Das gestern vorgestellte Ergebnis ist insofern weder eine Überraschung noch eine Revolution, sondern lediglich der logische nächste Schritt: Einige Journalisten durften sich auf einer Autobahn-Fahrt von München nach Nürnberg von den Fähigkeiten der Technik überzeugen und es sich auf dem Fahrersitz eines speziell umgerüsteten BMW 5er F10 bequem machen. Sobald die Autobahn erreicht war, konnte sich der Fahrer per Knopfdruck weitestgehend überflüssig machen und dem Auto das Beschleunigen, Bremsen und auch Spurwechsel überlassen.
Der Mensch am Steuer wird hier zur Kontrollinstanz, die nur noch darüber wachen muss, dass die komplexe Technik keine Fehler macht.
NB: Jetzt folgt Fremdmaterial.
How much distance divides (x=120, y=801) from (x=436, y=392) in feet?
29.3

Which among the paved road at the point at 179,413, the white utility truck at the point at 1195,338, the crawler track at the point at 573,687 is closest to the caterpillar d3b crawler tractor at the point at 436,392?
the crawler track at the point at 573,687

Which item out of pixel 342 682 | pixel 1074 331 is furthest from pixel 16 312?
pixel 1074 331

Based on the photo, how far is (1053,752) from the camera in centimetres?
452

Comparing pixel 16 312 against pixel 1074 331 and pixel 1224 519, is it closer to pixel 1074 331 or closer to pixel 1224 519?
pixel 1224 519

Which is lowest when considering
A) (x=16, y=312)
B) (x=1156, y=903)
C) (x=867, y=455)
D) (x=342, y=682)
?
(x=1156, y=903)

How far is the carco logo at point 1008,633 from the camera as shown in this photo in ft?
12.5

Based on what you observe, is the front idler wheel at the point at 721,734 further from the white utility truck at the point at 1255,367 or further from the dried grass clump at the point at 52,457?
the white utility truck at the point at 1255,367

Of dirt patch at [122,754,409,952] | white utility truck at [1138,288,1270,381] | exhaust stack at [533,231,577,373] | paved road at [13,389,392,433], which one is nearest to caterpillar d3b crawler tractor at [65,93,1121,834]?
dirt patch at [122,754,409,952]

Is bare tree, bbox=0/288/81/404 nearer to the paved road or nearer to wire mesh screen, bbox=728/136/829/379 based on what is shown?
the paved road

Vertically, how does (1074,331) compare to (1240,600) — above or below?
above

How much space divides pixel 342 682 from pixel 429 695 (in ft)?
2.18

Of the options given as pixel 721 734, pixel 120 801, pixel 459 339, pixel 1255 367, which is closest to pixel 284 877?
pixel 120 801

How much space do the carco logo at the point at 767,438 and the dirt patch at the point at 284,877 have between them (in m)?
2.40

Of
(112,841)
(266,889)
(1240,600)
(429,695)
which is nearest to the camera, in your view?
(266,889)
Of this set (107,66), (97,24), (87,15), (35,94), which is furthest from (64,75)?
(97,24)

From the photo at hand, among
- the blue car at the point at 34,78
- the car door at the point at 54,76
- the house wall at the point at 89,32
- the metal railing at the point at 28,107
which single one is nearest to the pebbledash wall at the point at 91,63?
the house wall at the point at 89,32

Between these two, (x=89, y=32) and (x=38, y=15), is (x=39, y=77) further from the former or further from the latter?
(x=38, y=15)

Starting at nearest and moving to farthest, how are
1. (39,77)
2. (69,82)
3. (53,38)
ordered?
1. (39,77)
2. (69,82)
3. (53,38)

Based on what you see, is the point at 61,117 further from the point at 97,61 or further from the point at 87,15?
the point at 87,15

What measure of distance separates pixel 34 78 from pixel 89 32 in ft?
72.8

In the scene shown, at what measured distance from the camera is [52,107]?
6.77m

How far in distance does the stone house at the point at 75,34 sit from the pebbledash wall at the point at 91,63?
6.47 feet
Greift der Fahrer stärker ins Lenkrad oder benutzt die Pedale, erhält er sofort die Kontrolle über das Fahrzeug, aber auf einer normalen Autobahnfahrt sind solche Eingriffe nicht notwendig. Die Autobahn ist hierbei übrigens der bevorzugte öffentliche Verkehrsraum, weil sich die Verkehrssituation am einfachsten erfassen lässt und Dinge wie Gegenverkehr, Fußgänger oder Radfahrer in der Regel keine Rolle spielen. Bis die Technik auch den Verkehr einer belebten Großstadt richtig analysieren und sicher daran teilnehmen kann, wird noch etwas Zeit vergehen.
Für einige Anwendungsgebiete soll die Technik allerdings schon in absehbarer Zeit serienreif sein: Der BMW i3 soll bereits ab 2013 in der Lage sein, im zähfließenden Verkehr bei bis zu 40 km/h selbständig zu fahren, so lange der Fahrer mindestens eine Hand am Lenkrad hält. So muss der Fahrer nicht eingreifen, signalisiert dem Auto aber seine Handlungsbereitschaft, falls die Technik irgendetwas übersieht.
Nico Kämpchen (Projektleiter Hochautomatisiertes Fahren bei der BMW Group Forschung und Technik): “Für den Fahrer ist es eine völlig neue und ungewohnte Situation, die Fahraufgabe komplett in die Hände eines Systems zu legen. Aufgrund der sehr geschmeidigen, souveränen und sicheren Fahrweise hat man jedoch bereits nach einigen Minuten Vertrauen in das selbstständig fahrende Fahrzeug. Nichtsdestotrotz bleibe ich – der Fahrer – natürlich in der Verantwortung und beobachte jederzeit aufmerksam meine Umgebung.
Das Nächste, die wir unserem Prototyp ‚beibringen‘ wollen, sind der Umgang mit Baustellen und Autobahnkreuzen. Gerade bei Baustellen stellt sich uns noch die Frage, wie wir alle vielfältigen Formen zuverlässig erkennen, lokalisieren und die jeweils entsprechende Handlungsstrategie ableiten.”